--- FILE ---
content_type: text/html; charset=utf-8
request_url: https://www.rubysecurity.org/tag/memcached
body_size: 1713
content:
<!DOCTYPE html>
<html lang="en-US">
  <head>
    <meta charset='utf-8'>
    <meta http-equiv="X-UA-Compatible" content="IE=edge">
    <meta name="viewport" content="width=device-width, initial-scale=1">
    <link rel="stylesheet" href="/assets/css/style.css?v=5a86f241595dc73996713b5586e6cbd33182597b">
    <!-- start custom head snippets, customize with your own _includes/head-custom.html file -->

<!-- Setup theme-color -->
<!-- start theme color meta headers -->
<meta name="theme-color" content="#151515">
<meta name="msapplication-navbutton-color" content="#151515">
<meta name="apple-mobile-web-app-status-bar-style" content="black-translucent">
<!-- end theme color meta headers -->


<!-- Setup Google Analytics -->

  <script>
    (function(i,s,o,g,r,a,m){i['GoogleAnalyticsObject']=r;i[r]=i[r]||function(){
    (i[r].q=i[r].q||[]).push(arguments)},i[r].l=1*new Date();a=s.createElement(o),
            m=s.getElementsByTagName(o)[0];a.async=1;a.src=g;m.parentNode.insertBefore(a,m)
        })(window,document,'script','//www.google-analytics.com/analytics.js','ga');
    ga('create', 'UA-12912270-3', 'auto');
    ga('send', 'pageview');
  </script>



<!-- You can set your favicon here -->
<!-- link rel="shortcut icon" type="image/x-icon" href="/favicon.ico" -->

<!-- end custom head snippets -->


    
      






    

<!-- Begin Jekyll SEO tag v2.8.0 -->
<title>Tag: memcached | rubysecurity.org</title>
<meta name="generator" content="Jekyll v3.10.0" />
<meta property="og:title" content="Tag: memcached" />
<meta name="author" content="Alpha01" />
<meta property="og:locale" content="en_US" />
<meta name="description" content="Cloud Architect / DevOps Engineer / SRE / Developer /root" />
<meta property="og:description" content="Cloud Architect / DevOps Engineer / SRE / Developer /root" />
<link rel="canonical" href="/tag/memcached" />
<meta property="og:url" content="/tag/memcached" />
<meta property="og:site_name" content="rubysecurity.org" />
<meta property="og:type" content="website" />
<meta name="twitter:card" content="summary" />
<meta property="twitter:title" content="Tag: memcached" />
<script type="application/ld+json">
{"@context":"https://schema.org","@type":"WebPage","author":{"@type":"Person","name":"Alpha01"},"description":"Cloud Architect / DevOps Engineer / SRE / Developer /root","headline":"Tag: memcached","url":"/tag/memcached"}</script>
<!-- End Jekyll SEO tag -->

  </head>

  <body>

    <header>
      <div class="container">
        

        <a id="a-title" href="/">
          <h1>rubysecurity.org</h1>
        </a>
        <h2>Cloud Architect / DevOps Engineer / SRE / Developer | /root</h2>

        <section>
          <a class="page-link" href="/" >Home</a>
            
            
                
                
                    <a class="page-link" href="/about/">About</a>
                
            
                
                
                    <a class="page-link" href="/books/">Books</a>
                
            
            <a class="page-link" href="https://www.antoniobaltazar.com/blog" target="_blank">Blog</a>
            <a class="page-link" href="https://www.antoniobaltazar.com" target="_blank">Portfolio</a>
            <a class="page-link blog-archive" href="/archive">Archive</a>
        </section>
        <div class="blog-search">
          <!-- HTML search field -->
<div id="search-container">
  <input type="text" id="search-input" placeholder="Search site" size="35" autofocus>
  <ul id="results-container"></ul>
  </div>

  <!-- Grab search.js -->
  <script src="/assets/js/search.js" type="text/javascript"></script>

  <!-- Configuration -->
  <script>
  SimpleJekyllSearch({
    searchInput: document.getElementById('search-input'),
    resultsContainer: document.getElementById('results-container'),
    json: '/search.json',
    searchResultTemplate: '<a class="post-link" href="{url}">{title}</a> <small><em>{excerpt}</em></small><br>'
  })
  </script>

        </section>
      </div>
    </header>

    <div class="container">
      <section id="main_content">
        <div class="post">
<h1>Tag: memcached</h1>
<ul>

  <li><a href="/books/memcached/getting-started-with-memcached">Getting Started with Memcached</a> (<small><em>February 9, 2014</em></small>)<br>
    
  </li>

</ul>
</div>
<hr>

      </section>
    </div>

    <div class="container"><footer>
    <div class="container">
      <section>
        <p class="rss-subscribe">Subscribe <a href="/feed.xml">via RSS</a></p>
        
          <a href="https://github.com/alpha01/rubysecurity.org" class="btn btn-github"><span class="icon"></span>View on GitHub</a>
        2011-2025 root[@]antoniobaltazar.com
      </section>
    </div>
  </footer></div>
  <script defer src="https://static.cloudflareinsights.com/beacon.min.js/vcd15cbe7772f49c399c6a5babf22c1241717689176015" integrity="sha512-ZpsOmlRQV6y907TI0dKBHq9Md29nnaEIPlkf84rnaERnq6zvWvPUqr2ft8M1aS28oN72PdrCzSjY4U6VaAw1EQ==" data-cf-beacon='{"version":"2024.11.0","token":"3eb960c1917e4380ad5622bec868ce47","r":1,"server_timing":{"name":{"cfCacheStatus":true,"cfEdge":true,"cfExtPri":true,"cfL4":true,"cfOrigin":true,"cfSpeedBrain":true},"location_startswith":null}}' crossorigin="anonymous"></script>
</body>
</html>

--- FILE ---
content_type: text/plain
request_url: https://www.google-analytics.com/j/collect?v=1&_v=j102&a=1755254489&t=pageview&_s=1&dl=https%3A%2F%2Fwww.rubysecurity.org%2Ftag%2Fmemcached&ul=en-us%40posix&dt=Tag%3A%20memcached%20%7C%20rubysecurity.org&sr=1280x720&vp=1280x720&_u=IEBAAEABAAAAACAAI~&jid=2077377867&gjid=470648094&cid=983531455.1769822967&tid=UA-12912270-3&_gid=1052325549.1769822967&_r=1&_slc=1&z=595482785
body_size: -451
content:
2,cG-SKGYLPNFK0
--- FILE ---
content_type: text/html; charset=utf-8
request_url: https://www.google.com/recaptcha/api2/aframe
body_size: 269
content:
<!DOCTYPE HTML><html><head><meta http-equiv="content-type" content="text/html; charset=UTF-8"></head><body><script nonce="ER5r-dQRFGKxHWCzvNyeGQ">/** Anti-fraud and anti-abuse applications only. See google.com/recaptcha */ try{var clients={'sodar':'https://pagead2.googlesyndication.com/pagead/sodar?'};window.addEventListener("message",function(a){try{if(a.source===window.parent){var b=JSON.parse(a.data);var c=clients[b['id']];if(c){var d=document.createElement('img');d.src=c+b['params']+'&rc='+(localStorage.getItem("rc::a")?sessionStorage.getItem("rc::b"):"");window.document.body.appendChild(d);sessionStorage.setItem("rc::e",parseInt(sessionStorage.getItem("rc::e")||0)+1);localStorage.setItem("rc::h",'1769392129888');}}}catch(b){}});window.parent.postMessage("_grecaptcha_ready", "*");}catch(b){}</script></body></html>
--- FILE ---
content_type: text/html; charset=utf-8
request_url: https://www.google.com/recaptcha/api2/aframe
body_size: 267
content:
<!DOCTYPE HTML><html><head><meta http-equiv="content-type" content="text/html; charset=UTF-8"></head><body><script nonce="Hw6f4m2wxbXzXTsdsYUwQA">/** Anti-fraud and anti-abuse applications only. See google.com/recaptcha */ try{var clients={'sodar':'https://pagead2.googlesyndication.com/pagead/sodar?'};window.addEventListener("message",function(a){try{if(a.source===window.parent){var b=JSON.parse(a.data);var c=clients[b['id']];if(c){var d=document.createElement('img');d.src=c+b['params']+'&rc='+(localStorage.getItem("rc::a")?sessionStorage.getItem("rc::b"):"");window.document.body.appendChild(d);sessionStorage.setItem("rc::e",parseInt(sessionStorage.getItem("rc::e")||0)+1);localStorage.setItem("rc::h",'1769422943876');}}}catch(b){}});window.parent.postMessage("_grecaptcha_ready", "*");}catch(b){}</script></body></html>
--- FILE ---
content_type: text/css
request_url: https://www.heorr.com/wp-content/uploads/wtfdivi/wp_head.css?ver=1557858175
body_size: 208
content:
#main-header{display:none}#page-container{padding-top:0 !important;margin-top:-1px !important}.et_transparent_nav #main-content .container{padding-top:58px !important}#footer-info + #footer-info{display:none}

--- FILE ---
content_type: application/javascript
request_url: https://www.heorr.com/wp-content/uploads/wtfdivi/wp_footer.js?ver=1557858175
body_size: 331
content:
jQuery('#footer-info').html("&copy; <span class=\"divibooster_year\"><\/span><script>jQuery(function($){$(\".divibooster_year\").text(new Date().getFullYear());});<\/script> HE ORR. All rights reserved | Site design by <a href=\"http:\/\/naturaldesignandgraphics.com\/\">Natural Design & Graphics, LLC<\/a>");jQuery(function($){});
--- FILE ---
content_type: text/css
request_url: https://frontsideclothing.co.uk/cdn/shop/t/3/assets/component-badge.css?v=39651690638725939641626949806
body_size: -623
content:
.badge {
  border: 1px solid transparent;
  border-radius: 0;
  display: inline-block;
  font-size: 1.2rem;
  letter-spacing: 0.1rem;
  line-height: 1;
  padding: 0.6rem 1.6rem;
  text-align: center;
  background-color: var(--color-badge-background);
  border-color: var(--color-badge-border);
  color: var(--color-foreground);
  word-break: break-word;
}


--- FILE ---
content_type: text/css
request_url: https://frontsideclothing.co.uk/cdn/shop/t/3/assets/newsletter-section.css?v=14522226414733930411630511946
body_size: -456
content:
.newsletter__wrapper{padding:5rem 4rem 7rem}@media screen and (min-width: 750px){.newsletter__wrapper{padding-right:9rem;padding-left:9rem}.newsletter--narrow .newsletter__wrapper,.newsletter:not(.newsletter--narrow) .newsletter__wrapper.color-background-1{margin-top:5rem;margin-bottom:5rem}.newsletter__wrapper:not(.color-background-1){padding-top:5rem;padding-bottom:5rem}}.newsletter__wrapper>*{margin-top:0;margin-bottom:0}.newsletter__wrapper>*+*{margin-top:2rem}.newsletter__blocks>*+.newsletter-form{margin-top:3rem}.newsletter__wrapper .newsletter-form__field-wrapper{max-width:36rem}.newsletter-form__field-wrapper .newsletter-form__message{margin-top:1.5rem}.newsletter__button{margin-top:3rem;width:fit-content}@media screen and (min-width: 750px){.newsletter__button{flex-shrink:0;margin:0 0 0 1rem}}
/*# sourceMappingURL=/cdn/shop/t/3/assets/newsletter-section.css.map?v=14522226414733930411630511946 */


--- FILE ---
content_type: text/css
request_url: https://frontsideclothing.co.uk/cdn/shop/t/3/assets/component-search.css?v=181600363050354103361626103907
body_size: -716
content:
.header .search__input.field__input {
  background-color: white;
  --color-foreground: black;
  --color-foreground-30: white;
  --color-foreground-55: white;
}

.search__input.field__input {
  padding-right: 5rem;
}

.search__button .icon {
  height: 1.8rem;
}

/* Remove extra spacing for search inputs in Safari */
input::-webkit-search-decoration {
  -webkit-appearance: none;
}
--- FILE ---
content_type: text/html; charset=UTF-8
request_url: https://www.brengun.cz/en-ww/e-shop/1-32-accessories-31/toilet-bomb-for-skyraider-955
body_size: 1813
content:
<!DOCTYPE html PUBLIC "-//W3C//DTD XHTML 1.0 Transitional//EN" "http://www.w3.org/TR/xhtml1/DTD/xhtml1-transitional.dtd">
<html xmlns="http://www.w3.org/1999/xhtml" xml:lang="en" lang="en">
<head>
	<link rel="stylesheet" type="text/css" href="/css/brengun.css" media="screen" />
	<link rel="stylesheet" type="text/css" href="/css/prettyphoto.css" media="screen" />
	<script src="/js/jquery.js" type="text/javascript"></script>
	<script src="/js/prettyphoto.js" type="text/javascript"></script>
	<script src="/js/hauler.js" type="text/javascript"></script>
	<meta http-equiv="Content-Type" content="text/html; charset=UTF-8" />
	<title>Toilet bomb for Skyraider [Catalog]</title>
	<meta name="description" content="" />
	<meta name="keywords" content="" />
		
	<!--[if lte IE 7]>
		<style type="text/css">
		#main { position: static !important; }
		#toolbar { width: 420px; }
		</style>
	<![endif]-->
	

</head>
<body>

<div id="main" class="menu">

■ ■ ■ ■ ■

→ What is expected
Search the entries above for the string "favicon", and report each line where it occurs.

→ Reply
<!-- You can set your favicon here -->
<!-- link rel="shortcut icon" type="image/x-icon" href="/favicon.ico" -->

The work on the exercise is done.